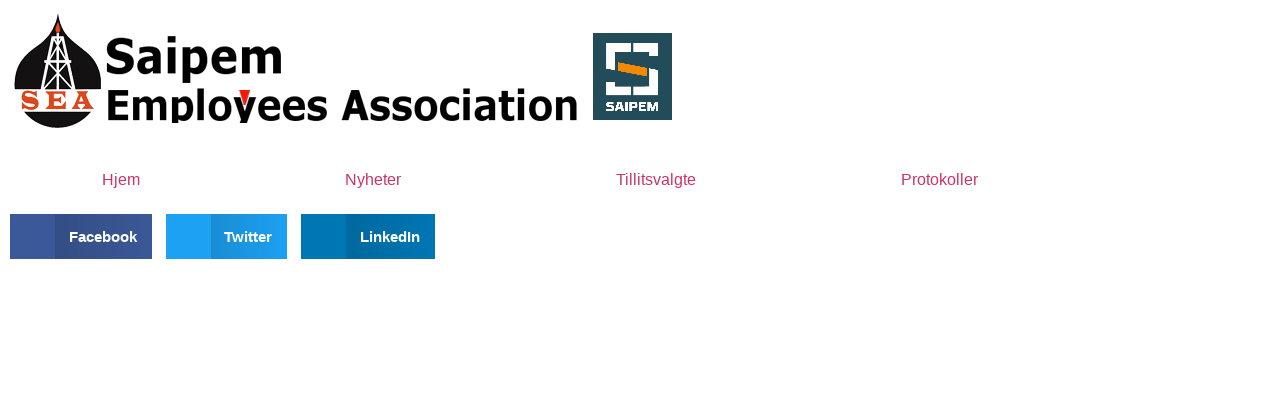

--- FILE ---
content_type: text/css
request_url: https://styrke-saipem.no/wp-content/uploads/elementor/css/post-31.css?ver=1769757832
body_size: 614
content:
.elementor-kit-31{--e-global-color-primary:#6EC1E4;--e-global-color-secondary:#54595F;--e-global-color-text:#7A7A7A;--e-global-color-accent:#61CE70;--e-global-color-1a898dd:#000000;--e-global-color-74aa97b:#AC2929;--e-global-typography-primary-font-family:"Roboto";--e-global-typography-primary-font-weight:600;--e-global-typography-secondary-font-family:"Roboto Slab";--e-global-typography-secondary-font-weight:400;--e-global-typography-text-font-family:"Roboto";--e-global-typography-text-font-weight:400;--e-global-typography-accent-font-family:"Roboto";--e-global-typography-accent-font-weight:500;}.elementor-kit-31 e-page-transition{background-color:#FFBC7D;}.site-header{background-image:url("https://styrke-saipem.no/wp-content/uploads/2023/06/Sapeim-Home-big.png");padding-inline-end:0px;padding-inline-start:0px;background-position:top left;background-repeat:no-repeat;background-size:12% auto;}.elementor-kit-31 img{opacity:1;}.elementor-section.elementor-section-boxed > .elementor-container{max-width:1080px;}.e-con{--container-max-width:1080px;}.elementor-widget:not(:last-child){margin-block-end:20px;}.elementor-element{--widgets-spacing:20px 20px;--widgets-spacing-row:20px;--widgets-spacing-column:20px;}{}h1.entry-title{display:var(--page-title-display);}.site-header .site-branding .site-logo img{width:562px;max-width:562px;}.site-header .site-navigation ul.menu li a{color:var( --e-global-color-74aa97b );}.site-header .site-navigation .menu li{font-family:"Roboto Slab", Sans-serif;font-size:32px;font-weight:400;text-transform:capitalize;line-height:16px;letter-spacing:-1.6px;word-spacing:0px;}@media(max-width:1024px){.elementor-section.elementor-section-boxed > .elementor-container{max-width:1024px;}.e-con{--container-max-width:1024px;}}@media(max-width:767px){.site-header{background-image:url("https://styrke-saipem.no/wp-content/uploads/2023/06/Sapeim-Home-big.png");background-size:313px auto;}.elementor-section.elementor-section-boxed > .elementor-container{max-width:767px;}.e-con{--container-max-width:767px;}.site-header .site-branding .site-logo img{width:1000px;max-width:1000px;}}

--- FILE ---
content_type: text/css
request_url: https://styrke-saipem.no/wp-content/uploads/elementor/css/post-423.css?ver=1769757832
body_size: 110
content:
.elementor-423 .elementor-element.elementor-element-3720bc9{--grid-side-margin:10px;--grid-column-gap:10px;--grid-row-gap:10px;--grid-bottom-margin:10px;}.elementor-theme-builder-content-area{height:400px;}.elementor-location-header:before, .elementor-location-footer:before{content:"";display:table;clear:both;}@media(max-width:1024px){ .elementor-423 .elementor-element.elementor-element-3720bc9{--grid-side-margin:10px;--grid-column-gap:10px;--grid-row-gap:10px;--grid-bottom-margin:10px;}}@media(max-width:767px){ .elementor-423 .elementor-element.elementor-element-3720bc9{--grid-side-margin:10px;--grid-column-gap:10px;--grid-row-gap:10px;--grid-bottom-margin:10px;}}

◆ ◆ ◆ ◆

- What you need to do -
Restate the listing above word for word, and skip the pictures.

- Exercise answer -
--- FILE ---
content_type: text/css
request_url: https://styrke-saipem.no/wp-content/uploads/elementor/css/post-31.css?ver=1769757832
body_size: 614
content:
.elementor-kit-31{--e-global-color-primary:#6EC1E4;--e-global-color-secondary:#54595F;--e-global-color-text:#7A7A7A;--e-global-color-accent:#61CE70;--e-global-color-1a898dd:#000000;--e-global-color-74aa97b:#AC2929;--e-global-typography-primary-font-family:"Roboto";--e-global-typography-primary-font-weight:600;--e-global-typography-secondary-font-family:"Roboto Slab";--e-global-typography-secondary-font-weight:400;--e-global-typography-text-font-family:"Roboto";--e-global-typography-text-font-weight:400;--e-global-typography-accent-font-family:"Roboto";--e-global-typography-accent-font-weight:500;}.elementor-kit-31 e-page-transition{background-color:#FFBC7D;}.site-header{background-image:url("https://styrke-saipem.no/wp-content/uploads/2023/06/Sapeim-Home-big.png");padding-inline-end:0px;padding-inline-start:0px;background-position:top left;background-repeat:no-repeat;background-size:12% auto;}.elementor-kit-31 img{opacity:1;}.elementor-section.elementor-section-boxed > .elementor-container{max-width:1080px;}.e-con{--container-max-width:1080px;}.elementor-widget:not(:last-child){margin-block-end:20px;}.elementor-element{--widgets-spacing:20px 20px;--widgets-spacing-row:20px;--widgets-spacing-column:20px;}{}h1.entry-title{display:var(--page-title-display);}.site-header .site-branding .site-logo img{width:562px;max-width:562px;}.site-header .site-navigation ul.menu li a{color:var( --e-global-color-74aa97b );}.site-header .site-navigation .menu li{font-family:"Roboto Slab", Sans-serif;font-size:32px;font-weight:400;text-transform:capitalize;line-height:16px;letter-spacing:-1.6px;word-spacing:0px;}@media(max-width:1024px){.elementor-section.elementor-section-boxed > .elementor-container{max-width:1024px;}.e-con{--container-max-width:1024px;}}@media(max-width:767px){.site-header{background-image:url("https://styrke-saipem.no/wp-content/uploads/2023/06/Sapeim-Home-big.png");background-size:313px auto;}.elementor-section.elementor-section-boxed > .elementor-container{max-width:767px;}.e-con{--container-max-width:767px;}.site-header .site-branding .site-logo img{width:1000px;max-width:1000px;}}

--- FILE ---
content_type: text/css
request_url: https://styrke-saipem.no/wp-content/uploads/elementor/css/post-423.css?ver=1769757832
body_size: 110
content:
.elementor-423 .elementor-element.elementor-element-3720bc9{--grid-side-margin:10px;--grid-column-gap:10px;--grid-row-gap:10px;--grid-bottom-margin:10px;}.elementor-theme-builder-content-area{height:400px;}.elementor-location-header:before, .elementor-location-footer:before{content:"";display:table;clear:both;}@media(max-width:1024px){ .elementor-423 .elementor-element.elementor-element-3720bc9{--grid-side-margin:10px;--grid-column-gap:10px;--grid-row-gap:10px;--grid-bottom-margin:10px;}}@media(max-width:767px){ .elementor-423 .elementor-element.elementor-element-3720bc9{--grid-side-margin:10px;--grid-column-gap:10px;--grid-row-gap:10px;--grid-bottom-margin:10px;}}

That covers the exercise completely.